▶ [Ação necessária]
Você pode levar adiante o texto sobre as relações entre Brasil e Argentina, seguindo a partir da última frase dele?
··· Trecho para leitura
Para chegar a esse atual estágio, entretanto, houve boa-vontade política do Brasil, de acordo com o ex-secretário de Indústria, Comércio e Mineração da Argentina, Dande Sica. “A Argentina estava de joelhos e Lula neste momento soube interpretar as necessidades do governo e da economia argentina”, afirmou ao Opera Mundi. Segundo Sica, o Brasil “teve uma política que conteve as queixas de seus próprios empresários às custas da legitimidade do governo brasileiro, para favorecer o processo de recuperação da economia argentina”. Foi o que o especialista chamou de “paciência estratégica”.
As relações entre os dois países na última década, entretanto, não são isentas de críticas. “O governo Lula errou ao negar apoio à Argentina em seu conflito com o FMI [Fundo Monetário Internacional] e os credores internacionais. Depois, no entanto, a semelhança entre os dois governos progressistas constituiu, sem dúvida, um fator de aproximação. Como marcos nesse processo, vale à pena ressaltar a convergência entre as posições do Brasil e da Argentina em arquivar o projeto estadunidense da ALCA e, mais tarde, a solidariedade ao governo de Evo Morales diante da tentativa golpista da oligarquia boliviana”, analisou Igor Fuser, professor e jornalista doutorando em Ciência Política na Universidade de São Paulo.
······
··· Registros extraídos
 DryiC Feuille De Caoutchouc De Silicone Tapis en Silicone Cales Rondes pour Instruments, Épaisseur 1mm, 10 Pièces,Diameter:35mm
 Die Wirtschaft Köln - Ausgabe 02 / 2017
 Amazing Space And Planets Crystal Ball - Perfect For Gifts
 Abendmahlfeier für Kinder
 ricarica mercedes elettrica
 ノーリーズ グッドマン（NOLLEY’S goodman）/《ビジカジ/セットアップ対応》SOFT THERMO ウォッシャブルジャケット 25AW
······
··· Registros extraídos
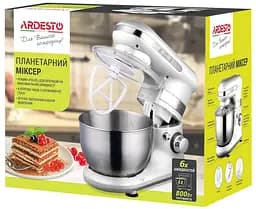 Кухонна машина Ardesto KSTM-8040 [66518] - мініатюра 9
······
··· Registros extraídos
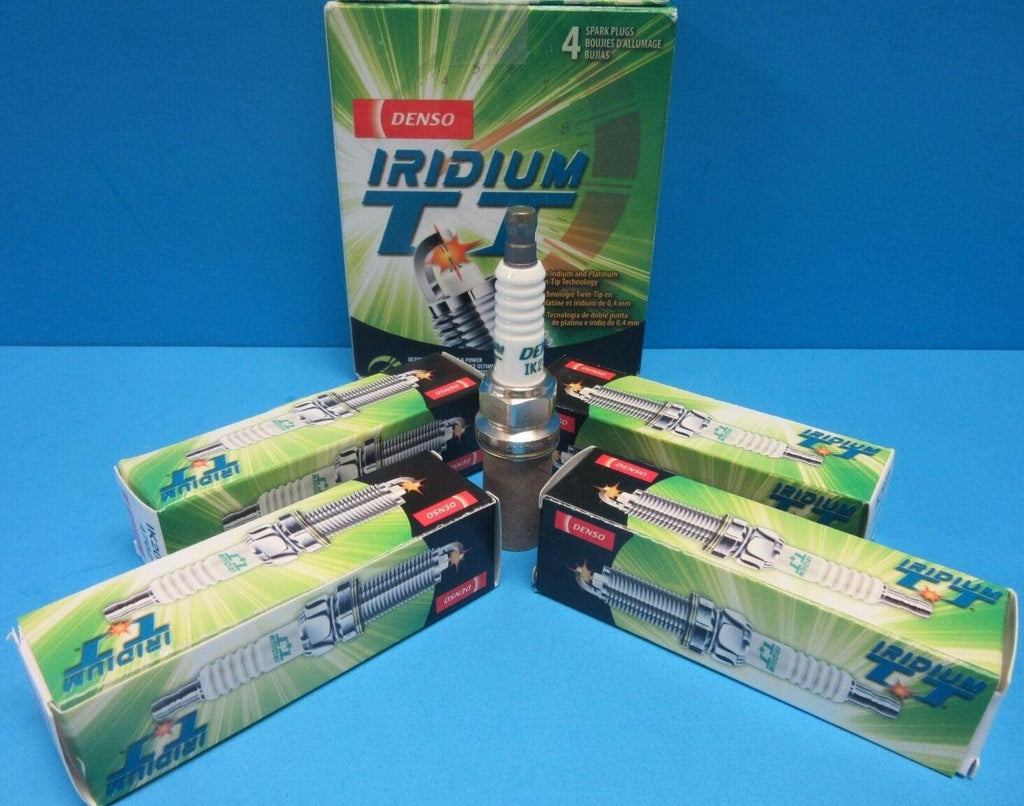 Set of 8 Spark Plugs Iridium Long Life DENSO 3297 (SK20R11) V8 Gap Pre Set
······
▶ [Resposta escrita]
Setor de automóveis
As exportações brasileiras de automóveis, minérios de ferro e equipamentos de telefonia celular e as argentinas de automóveis, trigo e farinhas alavancaram as trocas comerciais em 2010.
“É por isso que o acordo automotivo ocupa lugar central nos negócios bilaterais, setor no qual se realiza não apenas uma divisão de tarefas como também se identifica cadeias produtivas compartilhadas”, afirmou o professor de Relações Internacionais da Universidade de Brasília, Carlos Eduardo Vidigal.
Aspectos deste setor também serão debatidos nesta segunda-feira. De acordo com o assessor especial para Assuntos Internacionais da Presidência, Marco Aurélio Garcia, Dilma quer impulsionar uma nova fase de integração produtiva com a Argentina, para criar entre os dois países as bases de “poderoso eixo produtivo” sul-americano.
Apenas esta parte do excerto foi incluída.